▶ _TRECHO SELECIONADO_:
:::

O objetivo principal do trabalho foi reconhecer, entre as práticas e saberes locais, os caminhos atuais da tradição e da cultura quilombola. Este foi o foco das discussões, articulações e base de todas as ações previamente negociadas com a Associação de Moradores do Campinho (AMOC). A estratégia assumida pela equipe foi a de utilizar as práticas construtivas e os meios de representação plástica e gráfica como instrumentos de interação social. Para tanto, foram desenvolvidas uma série de oficinas, como a de construção com bambu, desenho de observação, ilustração, animação e fotografia. Com isso, pretendia-se promover a aproximação entre os grupos, misturando pesquisadores, estagiários, integrantes da comunidade e as crianças participantes das oficinas.

 

Na primeira semana da pesquisa, Carla e sua equipe de pesquisadores começaram o trabalho com uma oficina de desenho. “Decidimos iniciar com esta atividade para conquistar a confiança dos pequenos e para entender o que era significativo para eles naquele espaço. Tudo o que aparecia nos desenhos se confirmou em nossas conversas com as crianças. Quando perguntávamos sobre o local de sua moradia, por exemplo, as respostas eram depois de uma árvore, depois da igreja. Pudemos perceber assim que todos aqueles marcos territoriais estavam ligados ao que tinha muito valor para aquelas crianças”, explica.

 

Na oficina de construção com bambu, as crianças aprenderam a erguer uma casa. Mas desconstruir também fez parte do projeto. Contudo, a oficina mais surpreendente foi a de fotografia. Funcionou assim: com todo o grupo dividido em duplas, um ficava com a máquina e o outro com planilha e papel, para anotar tudo o que fosse fotografado. Depois de uma hora, as crianças revezavam seus papéis. “O resultado foi maravilhoso. Elas nos surpreenderam porque aprenderam rapidamente a utilizar as máquinas digitais e todos os seus recursos. A princípio, os pesquisadores foram bastante fotografados; depois elas também se fotografaram, capturavam partes distintas do corpo. Achei esse detalhe importante: era como se usassem aquele recurso para se ver. Árvores, estradas e cachoeiras também foram imagens recorrentes, fotografadas de ângulos muito distintos e interessantes”, entusiasma-se a antropóloga. Carla também fez um acordo com a criançada: todo dia, as crianças se revezavam, levando as câmeras para casa.

:::

▶ _DADOS FORNECIDOS_:
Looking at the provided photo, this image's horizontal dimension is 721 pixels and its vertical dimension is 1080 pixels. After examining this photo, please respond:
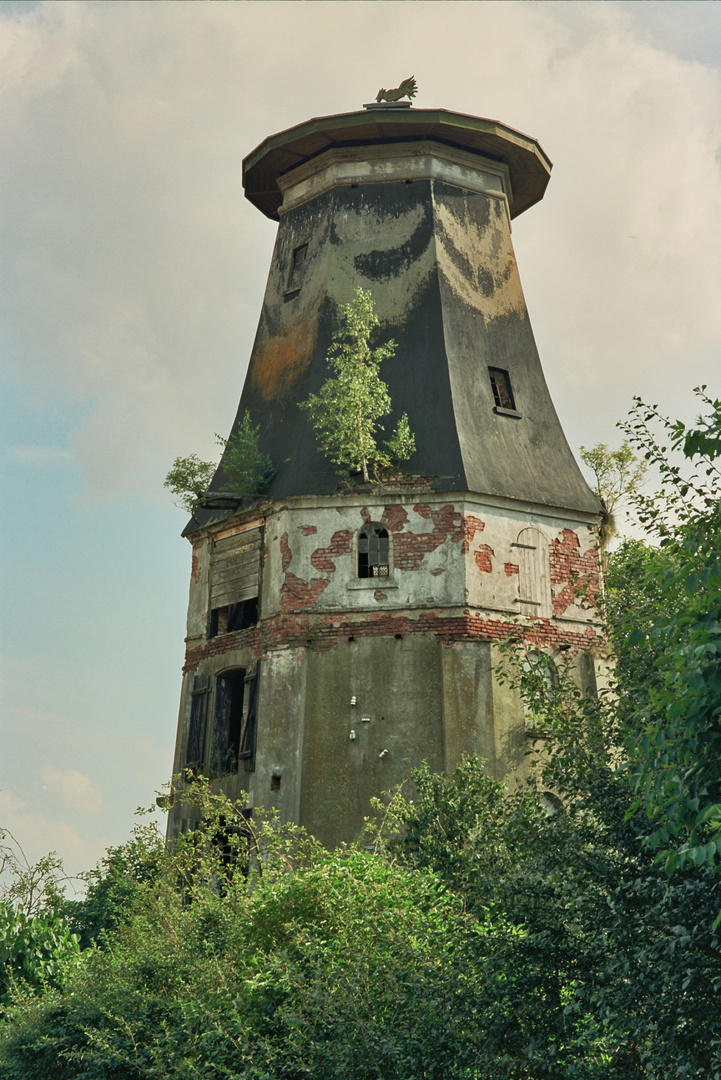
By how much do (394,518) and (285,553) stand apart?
2.15 m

:::

▶ _DESCRIÇÃO DA TAREFA_:
Transcreva fielmente o texto sobre as oficinas no Campinho, desde "O objetivo principal" até "participantes das oficinas.".

▶ _RESPOSTA DA TAREFA_:
O objetivo principal do trabalho foi reconhecer, entre as práticas e saberes locais, os caminhos atuais da tradição e da cultura quilombola. Este foi o foco das discussões, articulações e base de todas as ações previamente negociadas com a Associação de Moradores do Campinho (AMOC). A estratégia assumida pela equipe foi a de utilizar as práticas construtivas e os meios de representação plástica e gráfica como instrumentos de interação social. Para tanto, foram desenvolvidas uma série de oficinas, como a de construção com bambu, desenho de observação, ilustração, animação e fotografia. Com isso, pretendia-se promover a aproximação entre os grupos, misturando pesquisadores, estagiários, integrantes da comunidade e as crianças participantes das oficinas.